» **Instructions for the task**:
Write back every line of the listing exactly, excluding images.

» **Dataset records**:
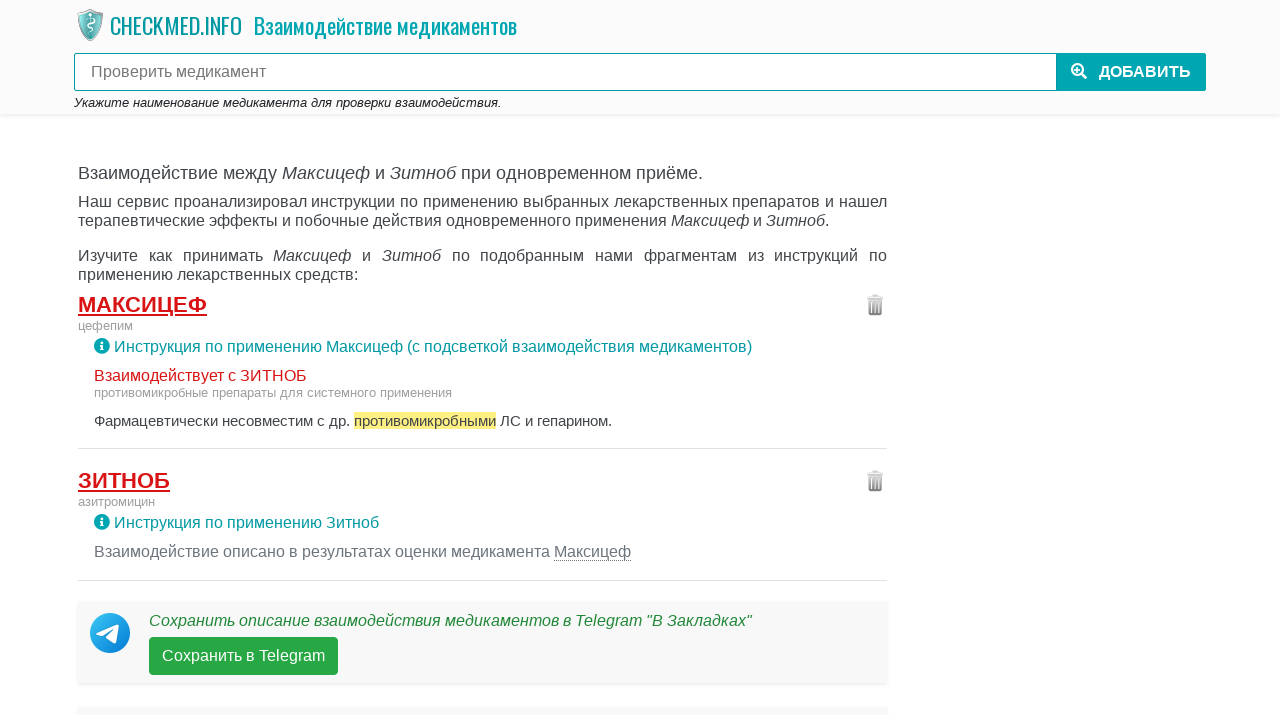

--- FILE ---
content_type: image/svg+xml
request_url: https://checkmed.info/assets/vendor/jquery-typeahead/img/clear.svg
body_size: 171
content:
<svg xmlns="http://www.w3.org/2000/svg" width="36" height="36"><path fill-rule="evenodd" d="M18 8C12.5 8 8 12.5 8 18s4.5 10 10 10 10-4.5 10-10S23.5 8 18 8zm5 13.6L21.6 23 18 19.4 14.4 23 13 21.6l3.6-3.6-3.6-3.6 1.4-1.4 3.6 3.6 3.6-3.6 1.4 1.4-3.6 3.6z"/></svg>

» **Response to this task**:
--- FILE ---
content_type: image/svg+xml
request_url: https://checkmed.info/assets/vendor/jquery-typeahead/img/clear.svg
body_size: 171
content:
<svg xmlns="http://www.w3.org/2000/svg" width="36" height="36"><path fill-rule="evenodd" d="M18 8C12.5 8 8 12.5 8 18s4.5 10 10 10 10-4.5 10-10S23.5 8 18 8zm5 13.6L21.6 23 18 19.4 14.4 23 13 21.6l3.6-3.6-3.6-3.6 1.4-1.4 3.6 3.6 3.6-3.6 1.4 1.4-3.6 3.6z"/></svg>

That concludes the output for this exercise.